Common reasons for sloping or sagging second story floors

Load bearing wall removed or altered on first floor

If a load bearing wall is removed on the first floor, then the second story floor joist or trusses may drop down in the area where the load bearing wall was removed. This often happens because todays’ homeowners want a more open floor plan, so they remove a load bearing wall without checking to see if there is a need for a header or some other form of support.

Secondly, they do the work without a permit and may undersize a header or fail to have an engineer determine structurally what should be done when they remove a section of wall to open up the rooms more. At times a wall is moved (rather than removed) several feet in one direction or another; this may create an over load on the second-floor framing, floor joists or trusses.

Support post on the first floor removed or moved

The effect of removing a support post may gave similar results as removing a load bearing wall. If a support post runs from the second floor through the first floor into a home with a crawl space (and is isolated from the first floor), then the foundation or pad that the post sits on may have settled or shifted.

Cracked supporting beam carrying second floor

Should a supporting horizontal beam carrying the second floor (or portion of) be cracked or damaged, then it may sag or drop down a little and the second floor that rest on the beam will drop or sag as well.


Deflection is the natural bending of a piece of wood, i.e. a floor joist or a beam over time. A span of 12 to 16 feet may have a natural deflection of a 1/2 inch over a period of years; which generally would not be considered a defect but just a natural process.

Natural deflection of second floor joist and supporting beams

Over time, usually years, a floor joist and supporting beams will develop a slight sag or deflection. Should the defection extend noticeably past the norm, then there would be a basis of concern.

Under sizing or over spacing

Under sizing of floor joists, supporting beams or posts can lead to sloping floors. This is more likely to occur if there was modifications or remodeling done without the proper permits. Another problem that occurs is the spacing of floor joists or trusses too far apart for the load that they’re caring.

Task requirements -
- A) In the passage on sagging second-story floors, how much natural deflection may a span of 12 to 16 feet develop over a period of years?
- B) Pick up the passage on sloping or sagging second-story floors after its last sentence and carry it forward.
The lines that come next are from a separate source.

Dataset excerpts -
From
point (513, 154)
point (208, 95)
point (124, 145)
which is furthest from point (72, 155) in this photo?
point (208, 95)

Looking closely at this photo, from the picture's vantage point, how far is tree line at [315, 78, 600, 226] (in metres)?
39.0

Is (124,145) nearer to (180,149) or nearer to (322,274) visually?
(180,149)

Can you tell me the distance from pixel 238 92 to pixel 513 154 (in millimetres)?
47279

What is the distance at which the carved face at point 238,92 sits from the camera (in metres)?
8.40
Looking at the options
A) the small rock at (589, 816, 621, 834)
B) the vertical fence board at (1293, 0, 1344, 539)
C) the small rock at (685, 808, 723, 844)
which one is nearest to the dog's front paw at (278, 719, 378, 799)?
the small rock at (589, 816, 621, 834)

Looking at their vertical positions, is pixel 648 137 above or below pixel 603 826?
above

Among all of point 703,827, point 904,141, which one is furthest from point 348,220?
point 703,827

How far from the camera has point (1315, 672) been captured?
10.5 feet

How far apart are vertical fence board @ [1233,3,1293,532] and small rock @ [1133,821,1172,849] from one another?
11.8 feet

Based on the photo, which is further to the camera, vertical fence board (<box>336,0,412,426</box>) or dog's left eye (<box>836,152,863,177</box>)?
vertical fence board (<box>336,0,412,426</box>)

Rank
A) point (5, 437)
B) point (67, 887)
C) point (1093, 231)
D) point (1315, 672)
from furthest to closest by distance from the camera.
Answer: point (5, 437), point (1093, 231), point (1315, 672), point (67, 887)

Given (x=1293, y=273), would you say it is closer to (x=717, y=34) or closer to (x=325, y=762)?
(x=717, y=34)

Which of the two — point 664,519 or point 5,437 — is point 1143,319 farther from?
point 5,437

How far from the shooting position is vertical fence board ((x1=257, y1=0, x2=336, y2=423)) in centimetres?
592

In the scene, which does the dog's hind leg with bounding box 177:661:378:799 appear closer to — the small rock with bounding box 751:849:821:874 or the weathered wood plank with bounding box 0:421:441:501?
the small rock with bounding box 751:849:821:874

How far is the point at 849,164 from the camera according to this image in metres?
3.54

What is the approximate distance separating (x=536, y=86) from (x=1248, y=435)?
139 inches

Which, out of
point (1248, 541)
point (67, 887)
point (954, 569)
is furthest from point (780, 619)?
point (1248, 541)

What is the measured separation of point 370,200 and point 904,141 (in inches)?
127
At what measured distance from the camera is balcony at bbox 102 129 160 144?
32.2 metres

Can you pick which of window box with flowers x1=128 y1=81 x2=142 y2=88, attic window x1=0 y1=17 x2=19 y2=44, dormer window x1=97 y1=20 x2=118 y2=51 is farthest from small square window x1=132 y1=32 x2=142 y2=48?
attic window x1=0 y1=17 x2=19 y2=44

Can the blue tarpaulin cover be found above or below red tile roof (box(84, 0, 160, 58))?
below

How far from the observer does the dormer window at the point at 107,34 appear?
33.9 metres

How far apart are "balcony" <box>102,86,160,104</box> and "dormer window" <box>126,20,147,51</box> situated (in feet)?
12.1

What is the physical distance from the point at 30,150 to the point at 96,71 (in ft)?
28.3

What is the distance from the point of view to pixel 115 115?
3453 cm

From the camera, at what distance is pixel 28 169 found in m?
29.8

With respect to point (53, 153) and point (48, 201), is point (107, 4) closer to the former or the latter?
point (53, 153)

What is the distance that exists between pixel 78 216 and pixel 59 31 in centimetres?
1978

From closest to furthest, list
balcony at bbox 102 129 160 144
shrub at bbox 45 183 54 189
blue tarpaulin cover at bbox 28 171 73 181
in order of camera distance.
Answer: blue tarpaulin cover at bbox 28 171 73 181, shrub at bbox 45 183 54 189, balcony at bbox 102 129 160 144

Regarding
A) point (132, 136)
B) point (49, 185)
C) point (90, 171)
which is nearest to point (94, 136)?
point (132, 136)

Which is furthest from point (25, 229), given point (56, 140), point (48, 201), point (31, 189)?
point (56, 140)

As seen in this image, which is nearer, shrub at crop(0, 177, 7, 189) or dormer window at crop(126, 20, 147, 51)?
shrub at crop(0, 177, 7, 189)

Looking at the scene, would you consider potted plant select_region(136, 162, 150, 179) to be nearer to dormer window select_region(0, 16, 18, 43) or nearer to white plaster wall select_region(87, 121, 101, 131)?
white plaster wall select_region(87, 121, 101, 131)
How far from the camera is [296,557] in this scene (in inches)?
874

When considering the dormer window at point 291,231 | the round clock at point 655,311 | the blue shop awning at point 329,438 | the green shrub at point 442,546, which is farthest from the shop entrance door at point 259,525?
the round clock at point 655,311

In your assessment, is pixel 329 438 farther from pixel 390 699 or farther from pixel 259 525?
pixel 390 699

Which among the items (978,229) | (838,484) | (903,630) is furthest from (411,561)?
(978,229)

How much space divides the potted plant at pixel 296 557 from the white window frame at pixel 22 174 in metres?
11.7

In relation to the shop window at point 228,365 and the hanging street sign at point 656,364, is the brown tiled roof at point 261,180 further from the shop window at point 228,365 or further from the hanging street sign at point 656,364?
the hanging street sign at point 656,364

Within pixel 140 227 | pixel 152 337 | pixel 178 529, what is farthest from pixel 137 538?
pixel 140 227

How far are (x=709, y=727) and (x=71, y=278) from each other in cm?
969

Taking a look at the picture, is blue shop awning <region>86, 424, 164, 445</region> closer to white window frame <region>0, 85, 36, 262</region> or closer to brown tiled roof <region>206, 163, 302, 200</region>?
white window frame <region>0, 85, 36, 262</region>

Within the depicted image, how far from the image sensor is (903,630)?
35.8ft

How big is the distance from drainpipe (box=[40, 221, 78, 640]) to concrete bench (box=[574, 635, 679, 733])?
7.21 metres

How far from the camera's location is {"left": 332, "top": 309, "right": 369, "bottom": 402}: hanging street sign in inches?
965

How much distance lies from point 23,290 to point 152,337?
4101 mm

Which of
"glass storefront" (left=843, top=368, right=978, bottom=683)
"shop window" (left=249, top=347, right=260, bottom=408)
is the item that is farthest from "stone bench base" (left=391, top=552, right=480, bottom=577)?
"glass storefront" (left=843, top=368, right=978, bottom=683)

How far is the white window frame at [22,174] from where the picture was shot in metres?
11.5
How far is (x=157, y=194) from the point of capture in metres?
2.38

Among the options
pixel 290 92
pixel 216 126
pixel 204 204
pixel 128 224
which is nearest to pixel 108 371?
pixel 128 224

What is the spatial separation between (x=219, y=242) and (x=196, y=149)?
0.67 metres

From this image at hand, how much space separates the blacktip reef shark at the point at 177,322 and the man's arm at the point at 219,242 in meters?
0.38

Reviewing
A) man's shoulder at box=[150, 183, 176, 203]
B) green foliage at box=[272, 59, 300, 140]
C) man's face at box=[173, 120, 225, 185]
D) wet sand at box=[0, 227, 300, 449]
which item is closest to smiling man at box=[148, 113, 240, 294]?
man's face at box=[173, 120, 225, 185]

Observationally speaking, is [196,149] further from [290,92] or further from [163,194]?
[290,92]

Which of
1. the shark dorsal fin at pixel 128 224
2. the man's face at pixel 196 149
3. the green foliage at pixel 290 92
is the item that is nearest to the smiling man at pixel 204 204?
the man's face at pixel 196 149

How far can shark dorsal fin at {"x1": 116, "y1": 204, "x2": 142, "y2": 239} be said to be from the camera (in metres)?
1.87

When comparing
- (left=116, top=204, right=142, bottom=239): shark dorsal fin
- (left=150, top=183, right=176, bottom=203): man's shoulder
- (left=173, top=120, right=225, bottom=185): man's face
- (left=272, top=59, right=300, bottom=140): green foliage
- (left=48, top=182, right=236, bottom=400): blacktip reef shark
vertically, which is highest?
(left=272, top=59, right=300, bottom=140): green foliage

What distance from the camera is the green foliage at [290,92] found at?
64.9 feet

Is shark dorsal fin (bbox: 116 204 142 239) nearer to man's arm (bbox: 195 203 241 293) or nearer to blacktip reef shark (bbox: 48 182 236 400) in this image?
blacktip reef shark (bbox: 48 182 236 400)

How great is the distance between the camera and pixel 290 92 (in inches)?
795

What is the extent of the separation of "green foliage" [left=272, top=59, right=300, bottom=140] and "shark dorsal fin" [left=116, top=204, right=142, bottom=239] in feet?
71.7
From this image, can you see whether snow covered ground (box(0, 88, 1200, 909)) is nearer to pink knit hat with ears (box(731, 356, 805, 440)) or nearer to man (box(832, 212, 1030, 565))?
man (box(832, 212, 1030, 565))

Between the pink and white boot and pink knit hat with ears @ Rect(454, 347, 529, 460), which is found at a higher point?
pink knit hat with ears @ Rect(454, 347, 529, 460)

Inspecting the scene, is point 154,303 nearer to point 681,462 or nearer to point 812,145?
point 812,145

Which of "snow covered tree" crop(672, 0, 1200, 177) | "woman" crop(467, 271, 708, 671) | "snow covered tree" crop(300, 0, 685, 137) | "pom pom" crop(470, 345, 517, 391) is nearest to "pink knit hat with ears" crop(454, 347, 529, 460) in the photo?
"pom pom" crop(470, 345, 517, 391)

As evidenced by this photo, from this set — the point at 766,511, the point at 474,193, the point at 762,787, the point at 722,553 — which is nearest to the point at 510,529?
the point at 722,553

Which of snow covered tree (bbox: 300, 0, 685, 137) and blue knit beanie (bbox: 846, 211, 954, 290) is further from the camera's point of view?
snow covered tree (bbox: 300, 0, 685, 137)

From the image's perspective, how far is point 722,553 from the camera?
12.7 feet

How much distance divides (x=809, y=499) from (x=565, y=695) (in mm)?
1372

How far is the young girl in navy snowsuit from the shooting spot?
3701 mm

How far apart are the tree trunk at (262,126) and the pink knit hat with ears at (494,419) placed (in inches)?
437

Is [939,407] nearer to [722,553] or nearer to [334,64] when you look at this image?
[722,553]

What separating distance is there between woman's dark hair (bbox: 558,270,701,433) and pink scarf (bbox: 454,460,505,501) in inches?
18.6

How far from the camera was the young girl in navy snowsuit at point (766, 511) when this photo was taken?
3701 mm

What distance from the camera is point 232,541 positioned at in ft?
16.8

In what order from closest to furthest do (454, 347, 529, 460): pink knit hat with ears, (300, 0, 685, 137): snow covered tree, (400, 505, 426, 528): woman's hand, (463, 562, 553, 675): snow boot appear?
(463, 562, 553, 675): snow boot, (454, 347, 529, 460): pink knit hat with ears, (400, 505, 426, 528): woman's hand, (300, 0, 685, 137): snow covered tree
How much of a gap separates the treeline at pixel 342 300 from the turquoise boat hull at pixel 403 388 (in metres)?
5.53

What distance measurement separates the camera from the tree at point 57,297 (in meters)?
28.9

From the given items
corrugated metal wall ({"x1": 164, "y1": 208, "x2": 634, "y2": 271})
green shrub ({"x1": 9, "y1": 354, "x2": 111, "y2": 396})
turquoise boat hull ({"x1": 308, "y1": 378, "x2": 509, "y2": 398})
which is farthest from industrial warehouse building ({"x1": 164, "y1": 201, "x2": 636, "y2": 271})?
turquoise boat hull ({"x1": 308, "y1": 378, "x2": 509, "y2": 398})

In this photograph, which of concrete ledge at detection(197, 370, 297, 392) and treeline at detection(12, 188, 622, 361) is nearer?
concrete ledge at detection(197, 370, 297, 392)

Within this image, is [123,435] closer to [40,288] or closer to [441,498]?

Task-by-task results -
- A) A span of 12 to 16 feet may have a natural deflection of 1/2 inch.

- B)
Water damage and wood rot

Water damage from storms, plumbing leaks or roof leaks, especially over time may create wood rot, damage and deterioration. Pests, such as termites, also causes wood deterioration and can weaken the strongest of beams, post and joist, creating sagging and sloping floors.


If a home has been remodeled, workmen often cut, notch and drill beams, post and framing members. If this is done improperly it may weaken structural framing members significantly. Plumbers, electricians and HVAC contractors are always cutting, sawing and notching structural members which if overdone may weaken them. Anytime when seeking why a floor slopes or sags, do not rule out remodeling causes.

If the second-floor slopes or sags

  • Check the ceilings on the first floor for sagging, cracking or damage.
  • Check for bowing or cracked walls on the first floor.
  • Check for cracks at window and door corners on the first floor.

Bottom Line

If the first-floor slopes, most likely the second floor will slope. If the first floor is level and the second-floor slopes, then there is a possibility of:

  • Load bearing walls being modified, moved or removed
  • Supporting post or beams have been removed, modified or cracked
  • Floor joist are damaged, undersized or over spaced
  • Water damage, pest (termites), or deterioration exist
  • Remodeling without permits or improper workmanship may have occurred

In the broad overall view, if the second floor has sloping issues, they may relate to the failure of good maintenance or remodeling projects and are normally more easily corrected than foundation problems.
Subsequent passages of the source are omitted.